Action points- Access to markets:
• Seize opportunities to integrate millions of street and fresh market vendors into the Food Sovereignty movement and investing in movement building in this sector
• Utilize the significant negative health impacts (diabetis and obesity) of corporate controlled food distribution system for sensitizing the general public
• Continue to scale up the building of alternative markets (community supported agriculture, food belts, urban agriculture), facilitating direct links between producers and consumers, and shortening the food chain
• Emphasise the importance of engaging in/promoting diversification in order to strengthen the resilience of farmer’s incomes and increase the participation of women
• Emphasise the importance of having organized groups of farmers in order to enable group marketing
• Emphasise the importance of linking with local governments to strengthen local markets as part of building critical mass against corporate controlled market systems
• Emphasise the importance of a participatory guarantee system (if truly controlled by farmers)

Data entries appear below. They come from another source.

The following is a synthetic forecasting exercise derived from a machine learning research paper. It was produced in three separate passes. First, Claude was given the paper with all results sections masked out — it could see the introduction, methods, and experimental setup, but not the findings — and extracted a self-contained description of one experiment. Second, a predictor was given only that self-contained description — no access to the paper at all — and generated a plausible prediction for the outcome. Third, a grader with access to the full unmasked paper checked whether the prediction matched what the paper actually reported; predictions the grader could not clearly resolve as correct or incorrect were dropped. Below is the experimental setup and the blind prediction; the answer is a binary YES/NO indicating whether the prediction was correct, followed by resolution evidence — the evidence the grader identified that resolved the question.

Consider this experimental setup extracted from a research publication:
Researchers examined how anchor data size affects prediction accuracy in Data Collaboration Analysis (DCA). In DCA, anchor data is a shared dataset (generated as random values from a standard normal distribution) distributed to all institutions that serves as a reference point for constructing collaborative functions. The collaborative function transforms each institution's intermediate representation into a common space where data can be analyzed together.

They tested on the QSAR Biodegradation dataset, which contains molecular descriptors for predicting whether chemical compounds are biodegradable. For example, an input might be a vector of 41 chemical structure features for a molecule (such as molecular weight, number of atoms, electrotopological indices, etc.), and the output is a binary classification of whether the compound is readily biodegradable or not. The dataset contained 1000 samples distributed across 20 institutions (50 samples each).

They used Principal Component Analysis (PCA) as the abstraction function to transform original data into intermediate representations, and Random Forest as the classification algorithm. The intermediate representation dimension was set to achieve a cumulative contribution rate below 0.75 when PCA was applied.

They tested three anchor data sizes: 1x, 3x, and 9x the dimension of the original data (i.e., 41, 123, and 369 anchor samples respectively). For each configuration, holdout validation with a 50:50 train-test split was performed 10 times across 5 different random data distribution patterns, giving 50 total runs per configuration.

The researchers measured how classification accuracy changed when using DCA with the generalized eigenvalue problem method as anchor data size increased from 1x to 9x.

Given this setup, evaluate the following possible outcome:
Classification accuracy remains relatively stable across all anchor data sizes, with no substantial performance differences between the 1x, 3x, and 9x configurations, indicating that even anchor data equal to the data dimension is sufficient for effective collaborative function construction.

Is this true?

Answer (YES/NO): NO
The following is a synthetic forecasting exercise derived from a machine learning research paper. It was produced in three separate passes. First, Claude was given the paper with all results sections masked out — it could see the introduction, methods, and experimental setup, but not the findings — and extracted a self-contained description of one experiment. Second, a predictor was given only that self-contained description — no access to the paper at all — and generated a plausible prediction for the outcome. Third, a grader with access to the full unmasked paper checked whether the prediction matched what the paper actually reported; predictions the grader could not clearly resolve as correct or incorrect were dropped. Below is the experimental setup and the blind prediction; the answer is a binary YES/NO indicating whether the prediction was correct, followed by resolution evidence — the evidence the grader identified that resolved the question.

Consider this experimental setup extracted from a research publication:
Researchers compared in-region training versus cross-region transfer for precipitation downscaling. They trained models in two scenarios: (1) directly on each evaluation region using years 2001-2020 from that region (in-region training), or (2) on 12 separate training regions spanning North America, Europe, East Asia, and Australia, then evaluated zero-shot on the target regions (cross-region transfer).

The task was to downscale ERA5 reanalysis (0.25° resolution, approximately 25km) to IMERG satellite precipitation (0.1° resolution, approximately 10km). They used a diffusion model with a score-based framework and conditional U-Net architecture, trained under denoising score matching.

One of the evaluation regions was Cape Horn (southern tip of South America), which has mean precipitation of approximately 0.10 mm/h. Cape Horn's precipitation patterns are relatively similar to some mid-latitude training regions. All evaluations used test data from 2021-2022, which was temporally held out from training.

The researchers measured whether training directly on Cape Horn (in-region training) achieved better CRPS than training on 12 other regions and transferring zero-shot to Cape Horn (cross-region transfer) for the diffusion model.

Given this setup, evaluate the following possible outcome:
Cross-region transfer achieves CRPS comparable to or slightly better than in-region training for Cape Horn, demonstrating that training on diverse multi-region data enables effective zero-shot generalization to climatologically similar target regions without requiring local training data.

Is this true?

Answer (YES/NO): NO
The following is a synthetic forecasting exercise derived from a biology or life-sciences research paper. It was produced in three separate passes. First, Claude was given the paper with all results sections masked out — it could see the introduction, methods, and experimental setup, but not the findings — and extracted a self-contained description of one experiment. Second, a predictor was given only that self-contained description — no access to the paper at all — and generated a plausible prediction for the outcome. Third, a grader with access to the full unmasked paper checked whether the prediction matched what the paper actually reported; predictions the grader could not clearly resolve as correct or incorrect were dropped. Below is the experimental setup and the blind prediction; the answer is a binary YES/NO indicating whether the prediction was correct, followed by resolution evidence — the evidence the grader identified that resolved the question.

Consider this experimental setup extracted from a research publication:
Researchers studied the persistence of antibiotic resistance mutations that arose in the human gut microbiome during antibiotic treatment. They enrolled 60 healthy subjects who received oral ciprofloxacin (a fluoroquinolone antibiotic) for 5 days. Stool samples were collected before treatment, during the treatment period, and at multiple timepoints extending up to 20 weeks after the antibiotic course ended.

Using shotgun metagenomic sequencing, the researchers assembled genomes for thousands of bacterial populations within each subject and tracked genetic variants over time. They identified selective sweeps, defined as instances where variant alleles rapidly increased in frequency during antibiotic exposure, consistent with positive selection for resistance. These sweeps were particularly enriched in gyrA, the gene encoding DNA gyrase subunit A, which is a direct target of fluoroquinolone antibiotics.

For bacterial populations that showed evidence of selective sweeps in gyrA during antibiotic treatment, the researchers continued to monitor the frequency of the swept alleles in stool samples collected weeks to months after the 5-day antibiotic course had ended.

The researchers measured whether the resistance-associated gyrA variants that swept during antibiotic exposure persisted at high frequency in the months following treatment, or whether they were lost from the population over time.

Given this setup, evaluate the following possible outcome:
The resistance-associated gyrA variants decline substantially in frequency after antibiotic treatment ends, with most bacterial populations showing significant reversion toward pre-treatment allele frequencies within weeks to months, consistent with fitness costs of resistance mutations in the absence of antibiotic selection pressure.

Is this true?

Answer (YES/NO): NO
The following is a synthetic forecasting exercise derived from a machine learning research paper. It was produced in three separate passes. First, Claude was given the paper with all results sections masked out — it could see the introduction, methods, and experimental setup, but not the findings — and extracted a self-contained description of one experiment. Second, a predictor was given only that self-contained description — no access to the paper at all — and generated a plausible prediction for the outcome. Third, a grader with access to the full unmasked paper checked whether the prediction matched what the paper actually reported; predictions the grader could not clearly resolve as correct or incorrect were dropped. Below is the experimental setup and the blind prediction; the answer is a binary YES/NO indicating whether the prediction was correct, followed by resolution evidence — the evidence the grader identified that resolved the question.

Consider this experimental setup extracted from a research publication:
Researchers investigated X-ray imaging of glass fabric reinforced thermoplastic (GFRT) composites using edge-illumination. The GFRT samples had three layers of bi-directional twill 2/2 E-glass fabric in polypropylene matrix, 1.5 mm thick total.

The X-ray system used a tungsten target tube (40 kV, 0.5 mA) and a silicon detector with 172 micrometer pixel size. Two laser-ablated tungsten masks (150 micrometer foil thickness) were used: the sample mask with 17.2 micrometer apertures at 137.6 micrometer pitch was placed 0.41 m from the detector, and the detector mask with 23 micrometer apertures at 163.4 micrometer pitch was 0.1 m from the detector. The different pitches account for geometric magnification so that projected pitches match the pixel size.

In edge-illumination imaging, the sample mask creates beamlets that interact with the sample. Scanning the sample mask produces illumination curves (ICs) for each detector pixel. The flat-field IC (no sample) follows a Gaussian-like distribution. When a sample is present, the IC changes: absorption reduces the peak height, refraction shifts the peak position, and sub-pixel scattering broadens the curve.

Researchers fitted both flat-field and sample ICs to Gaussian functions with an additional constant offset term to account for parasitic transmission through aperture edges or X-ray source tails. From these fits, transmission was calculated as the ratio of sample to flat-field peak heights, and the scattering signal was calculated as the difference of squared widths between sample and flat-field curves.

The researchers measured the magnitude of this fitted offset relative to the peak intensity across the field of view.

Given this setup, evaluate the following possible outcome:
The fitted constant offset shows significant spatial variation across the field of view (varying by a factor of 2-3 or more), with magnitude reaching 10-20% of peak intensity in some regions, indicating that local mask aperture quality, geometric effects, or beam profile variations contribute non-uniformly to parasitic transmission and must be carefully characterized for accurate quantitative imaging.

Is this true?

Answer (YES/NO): NO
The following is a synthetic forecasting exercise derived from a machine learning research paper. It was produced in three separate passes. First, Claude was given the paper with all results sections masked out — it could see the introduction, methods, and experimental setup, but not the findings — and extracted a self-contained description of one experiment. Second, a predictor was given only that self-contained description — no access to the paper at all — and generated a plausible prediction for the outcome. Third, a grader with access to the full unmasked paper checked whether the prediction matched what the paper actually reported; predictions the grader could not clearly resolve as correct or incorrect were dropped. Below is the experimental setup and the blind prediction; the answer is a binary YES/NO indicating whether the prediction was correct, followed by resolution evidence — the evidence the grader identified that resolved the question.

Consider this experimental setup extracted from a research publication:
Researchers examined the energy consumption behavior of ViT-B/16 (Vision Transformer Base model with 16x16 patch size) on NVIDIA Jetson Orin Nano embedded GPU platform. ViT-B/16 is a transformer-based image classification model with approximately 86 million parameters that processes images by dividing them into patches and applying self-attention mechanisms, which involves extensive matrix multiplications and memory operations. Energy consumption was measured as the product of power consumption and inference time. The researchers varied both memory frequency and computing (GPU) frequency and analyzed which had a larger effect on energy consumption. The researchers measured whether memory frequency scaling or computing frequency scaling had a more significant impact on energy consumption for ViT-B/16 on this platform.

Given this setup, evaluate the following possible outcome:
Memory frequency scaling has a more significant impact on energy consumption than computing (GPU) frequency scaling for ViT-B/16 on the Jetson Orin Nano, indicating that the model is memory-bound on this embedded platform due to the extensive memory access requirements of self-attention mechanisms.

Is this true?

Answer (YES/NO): YES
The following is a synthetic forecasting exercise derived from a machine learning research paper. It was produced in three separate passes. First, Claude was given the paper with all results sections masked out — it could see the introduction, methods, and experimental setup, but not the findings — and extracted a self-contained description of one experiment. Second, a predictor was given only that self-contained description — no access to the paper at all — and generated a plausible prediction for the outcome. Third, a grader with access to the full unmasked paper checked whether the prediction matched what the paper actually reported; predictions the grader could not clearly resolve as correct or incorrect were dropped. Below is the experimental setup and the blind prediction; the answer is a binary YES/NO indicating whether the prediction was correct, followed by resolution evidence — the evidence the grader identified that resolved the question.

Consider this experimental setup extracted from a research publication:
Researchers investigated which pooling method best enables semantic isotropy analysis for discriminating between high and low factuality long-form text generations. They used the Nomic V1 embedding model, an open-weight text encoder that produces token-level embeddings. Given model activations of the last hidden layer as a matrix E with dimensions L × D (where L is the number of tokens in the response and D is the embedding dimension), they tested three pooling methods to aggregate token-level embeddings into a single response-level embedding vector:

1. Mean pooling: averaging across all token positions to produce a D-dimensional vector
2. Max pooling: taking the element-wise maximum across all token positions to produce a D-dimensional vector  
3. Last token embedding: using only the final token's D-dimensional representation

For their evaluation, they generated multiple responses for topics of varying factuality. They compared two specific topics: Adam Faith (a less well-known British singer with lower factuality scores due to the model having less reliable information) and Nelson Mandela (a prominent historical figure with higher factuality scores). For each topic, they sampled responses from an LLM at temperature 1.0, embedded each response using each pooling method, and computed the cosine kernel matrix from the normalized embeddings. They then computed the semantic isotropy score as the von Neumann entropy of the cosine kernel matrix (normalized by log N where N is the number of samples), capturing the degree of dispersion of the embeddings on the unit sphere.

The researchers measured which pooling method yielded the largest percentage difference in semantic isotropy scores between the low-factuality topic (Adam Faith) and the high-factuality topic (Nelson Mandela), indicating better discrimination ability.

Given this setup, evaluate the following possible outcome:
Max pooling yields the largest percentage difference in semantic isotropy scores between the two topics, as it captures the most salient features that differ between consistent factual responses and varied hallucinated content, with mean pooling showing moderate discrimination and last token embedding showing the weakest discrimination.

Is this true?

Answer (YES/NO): NO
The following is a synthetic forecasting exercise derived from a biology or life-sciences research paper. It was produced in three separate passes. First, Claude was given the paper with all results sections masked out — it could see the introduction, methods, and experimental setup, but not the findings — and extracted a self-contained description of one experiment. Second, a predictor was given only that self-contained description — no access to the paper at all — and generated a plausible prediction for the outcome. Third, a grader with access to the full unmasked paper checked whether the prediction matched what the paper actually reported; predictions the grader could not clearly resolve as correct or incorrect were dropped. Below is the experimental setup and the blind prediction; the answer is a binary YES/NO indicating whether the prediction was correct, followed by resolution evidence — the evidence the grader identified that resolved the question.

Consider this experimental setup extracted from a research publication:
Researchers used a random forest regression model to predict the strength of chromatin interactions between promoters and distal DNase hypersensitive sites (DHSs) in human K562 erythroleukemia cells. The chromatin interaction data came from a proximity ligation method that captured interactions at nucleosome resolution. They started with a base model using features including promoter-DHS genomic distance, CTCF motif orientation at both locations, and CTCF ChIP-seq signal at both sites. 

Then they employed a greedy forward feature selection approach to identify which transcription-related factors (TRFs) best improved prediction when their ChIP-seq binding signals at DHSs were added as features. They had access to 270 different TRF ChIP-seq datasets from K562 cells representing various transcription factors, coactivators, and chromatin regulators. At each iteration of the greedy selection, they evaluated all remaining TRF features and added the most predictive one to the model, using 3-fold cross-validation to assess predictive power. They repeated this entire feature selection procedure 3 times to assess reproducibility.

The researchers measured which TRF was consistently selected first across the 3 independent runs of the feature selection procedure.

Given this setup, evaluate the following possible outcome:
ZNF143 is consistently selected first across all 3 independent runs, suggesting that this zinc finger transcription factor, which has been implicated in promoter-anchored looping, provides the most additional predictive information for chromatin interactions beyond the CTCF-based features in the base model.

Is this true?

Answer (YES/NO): NO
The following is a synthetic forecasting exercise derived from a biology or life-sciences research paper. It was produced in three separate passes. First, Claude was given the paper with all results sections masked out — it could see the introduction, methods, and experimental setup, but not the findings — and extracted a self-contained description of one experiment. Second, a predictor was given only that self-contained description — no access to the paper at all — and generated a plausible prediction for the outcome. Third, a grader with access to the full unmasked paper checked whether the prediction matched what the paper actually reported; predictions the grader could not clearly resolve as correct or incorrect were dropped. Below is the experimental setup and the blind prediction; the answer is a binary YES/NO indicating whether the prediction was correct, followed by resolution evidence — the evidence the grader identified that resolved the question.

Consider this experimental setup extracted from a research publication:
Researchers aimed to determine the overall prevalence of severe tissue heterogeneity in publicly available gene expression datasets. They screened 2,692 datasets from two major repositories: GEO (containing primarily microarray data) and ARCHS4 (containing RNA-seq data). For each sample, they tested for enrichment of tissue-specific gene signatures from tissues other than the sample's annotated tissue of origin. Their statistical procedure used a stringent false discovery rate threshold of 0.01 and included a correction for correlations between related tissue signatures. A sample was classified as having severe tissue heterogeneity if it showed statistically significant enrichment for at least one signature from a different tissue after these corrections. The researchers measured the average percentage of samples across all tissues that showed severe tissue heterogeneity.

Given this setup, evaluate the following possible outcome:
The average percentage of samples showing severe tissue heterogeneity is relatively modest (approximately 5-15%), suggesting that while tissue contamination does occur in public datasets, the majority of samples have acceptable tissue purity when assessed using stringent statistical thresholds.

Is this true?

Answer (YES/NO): NO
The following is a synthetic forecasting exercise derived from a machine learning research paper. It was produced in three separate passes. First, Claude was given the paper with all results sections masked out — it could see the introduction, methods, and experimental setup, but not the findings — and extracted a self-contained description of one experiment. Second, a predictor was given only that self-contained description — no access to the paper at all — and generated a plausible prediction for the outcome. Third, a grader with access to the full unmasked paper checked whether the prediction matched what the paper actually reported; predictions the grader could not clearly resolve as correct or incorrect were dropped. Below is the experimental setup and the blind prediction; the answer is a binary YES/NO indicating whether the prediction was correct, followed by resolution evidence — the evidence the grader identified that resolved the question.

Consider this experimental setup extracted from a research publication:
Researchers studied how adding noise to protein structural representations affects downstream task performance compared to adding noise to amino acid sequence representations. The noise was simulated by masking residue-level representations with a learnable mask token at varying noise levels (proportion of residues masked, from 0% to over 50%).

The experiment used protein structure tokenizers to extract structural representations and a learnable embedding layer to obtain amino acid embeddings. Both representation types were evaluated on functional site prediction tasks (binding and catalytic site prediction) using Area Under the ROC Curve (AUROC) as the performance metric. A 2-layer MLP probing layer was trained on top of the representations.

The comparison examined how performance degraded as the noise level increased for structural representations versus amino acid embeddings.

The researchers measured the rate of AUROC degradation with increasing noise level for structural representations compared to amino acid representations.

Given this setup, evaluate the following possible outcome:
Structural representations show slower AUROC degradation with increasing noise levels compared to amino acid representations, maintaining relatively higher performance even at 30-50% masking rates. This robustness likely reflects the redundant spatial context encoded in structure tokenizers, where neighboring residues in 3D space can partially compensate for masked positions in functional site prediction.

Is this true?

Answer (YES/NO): NO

• Develop a global campaign connecting northern and southern struggles of resistance and building alternatives considering the shared experience of corporate market monopoly (linking local to national and international processes)
• Involve the youth
• Challenge bilateral and multilateral free trade agreements which strengthen big companies market monopoly
• Adopt an integrated approach: by regaining control of seeds and farming technology which reduces dependence on external inputs and frees farmers from indebtedness that in turn strengthen farmers ability to engage in cooperative marketing

Action points- Right to seeds:
• Link campaigns both in the north and south that are challenging seed patents and laws that criminalize seed saving and seed exchanges, and building on successful and growing resistance at national level
• Provide legal and lobbying assistance to farmers who are criminalized for asserting their rights to save and freely exchange seeds
• Engage in a coordinated campaign challenging free trade agreements that pressures southern governments into adopting corporate seed laws (UPOV 91)
• Promote agro-ecology
• Scale up and link on-going efforts by farmers organizations to conserve land races (seed guardians, libraries, seed fairs and exchanges)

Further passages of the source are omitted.